Leaning on the parapet, head angled sideways, Resnick waited.

“Seems you’ve got yourself a woman. Serious. Is it true?”

“Probably.”

Grabianski skipped a pebble down into the pond and watched the ripples spread. “I’m happy for you.”

“Thanks,” Resnick said. And then: “You heard this when you were in the city?”

“Was I in the city?”

“The Dalzeil paintings …”

“Ah.”

“You know they’re missing?”

“I might have heard.”

“Another rumor?”

“Something of the kind.”

“And this rumor, does it tell you whether the paintings have passed on into other hands?”

Grabianski smiled, lines crisscrossing around his eyes. “Nothing so exact.”

“And I don’t suppose a search warrant would help to clarify …?”

“A warrant? For where?”

“I’d have to fill in the details of your address.”

“I’m surprised you think you’d have grounds, especially so far from home.”

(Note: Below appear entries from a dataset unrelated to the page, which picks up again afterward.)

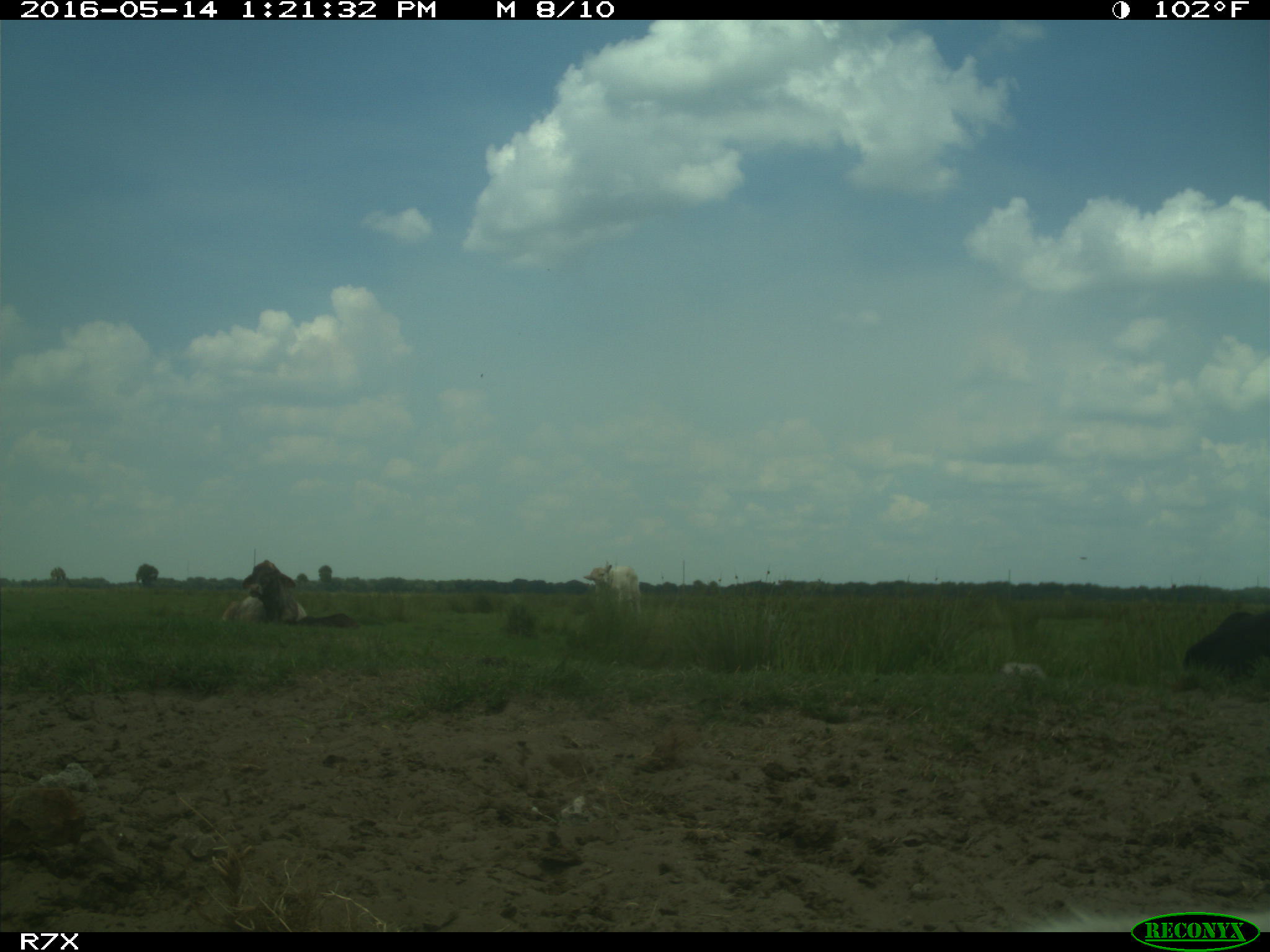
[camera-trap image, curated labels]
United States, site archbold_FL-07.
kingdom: Animalia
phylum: Chordata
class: Mammalia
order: Artiodactyla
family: Bovidae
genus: Bos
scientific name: Bos taurus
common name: domestic cow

“We know you’re interested in the paintings, why else the Polaroids? We know you broke into the house once before. Given your professional reputation, I’d say we had probable cause.”

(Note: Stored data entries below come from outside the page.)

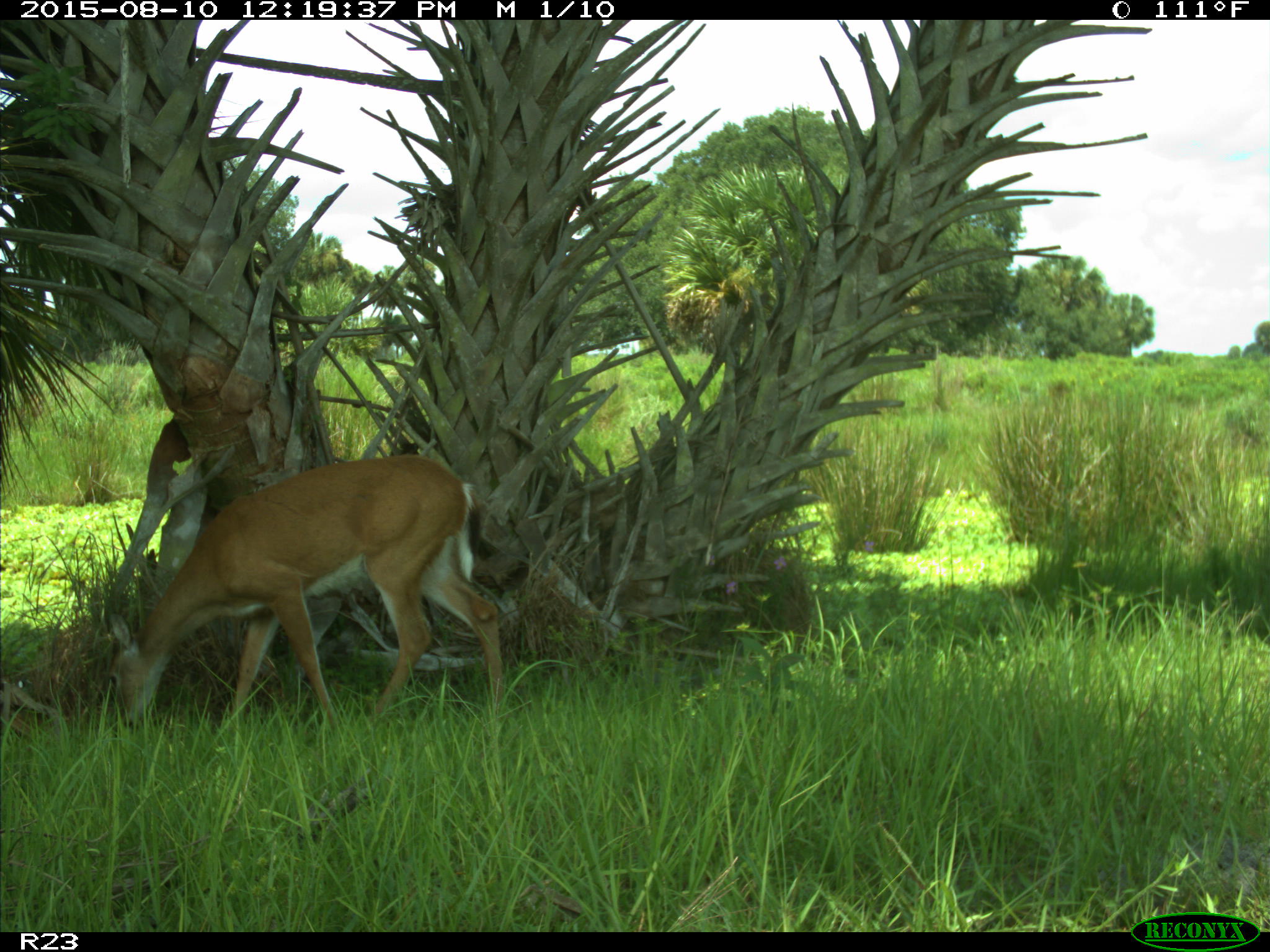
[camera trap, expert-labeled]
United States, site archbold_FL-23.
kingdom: Animalia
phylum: Chordata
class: Mammalia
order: Artiodactyla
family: Cervidae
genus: Odocoileus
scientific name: Odocoileus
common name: deer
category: unidentified deer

Grabianski grinned. “If there’s anything to that reputation at all, I shouldn’t think you’d find what you’re looking for wrapped in brown paper underneath the bed.”

“Maybe not.”

A woman went by, running, a black baseball cap reversed on her head, black and white T-shirt, skin-tight black shorts; there was a small water bottle attached to her belt at the small of her back, a Walkman clipped to her side. Sweat shone on her perfect thighs.

Watching, neither Resnick nor Grabianski said a word.

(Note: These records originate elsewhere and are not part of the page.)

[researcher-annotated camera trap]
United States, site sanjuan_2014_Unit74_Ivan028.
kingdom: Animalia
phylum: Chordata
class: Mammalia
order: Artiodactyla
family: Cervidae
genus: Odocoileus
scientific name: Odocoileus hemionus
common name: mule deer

“There’s nothing you can do to help me then?” Resnick said, the runner now out of sight.

“Afraid not,” said Grabianski, smiling. “You know I would if I could.”

They walked on southwards, climbing between a scattered grouping of beeches and down through thickish grass until another path led them past a group of youngsters playing frisbee and up toward the hill where kites flew high and wild and the city could be seen clearly, stretched out beneath them. The Post Office Tower, King’s Cross, the dome of St. Paul’s; the pale columns of Battersea Power Station away to the right, the transmitter blinking from the top of the Crystal Palace mast, the crest of Canary Wharf reflecting back the light in the east.

“Some view, eh, Charlie? Worth traveling a distance to see.”

“Maybe.”

“Didn’t want it to have been altogether a wasted day.”

“No fear of that,” Resnick said. “Old friend of mine to see later …”

“Another?”

“Down there somewhere, Scotland Yard. Transferred into another section recently. Arts and Antiques.”

Back in his flat, Grabianski made a quick and careful inventory of those few items he had still to dispose of and which it might be embarrassing to have found in his possession. Not that he really imagined Resnick and a cohort from the local nick were about to come barging in mob-handed, but there was nothing wrong with taking a little precautionary action. The paintings, of course, were not there and never had been; they were safely bubble-wrapped in the security vault of his bank.

Thumbing through the telephone directory, Grabianski wondered if Resnick had been bluffing about his contact at the Yard. Arts and Antiques-a growing area of expertise.

Eddie Snow, he could see, had not been lying: there was his number, highlighted in bold. More than half-expecting the answer-phone, Grabianski was surprised when Snow himself picked up.

“Eddie,” Grabianski said, “sooner rather than later. We ought to talk.”

“You know the Market Bar?” Snow sounded as if he had been interrupted in the midst of something else.

“Portobello, isn’t it?”

“I’ll see you there. Eight o’clock.”

Before Grabianski could acknowledge this, the connection was cut. He wondered if eight o’clock meant dinner; he’d heard the first-floor restaurant was expensive but very good.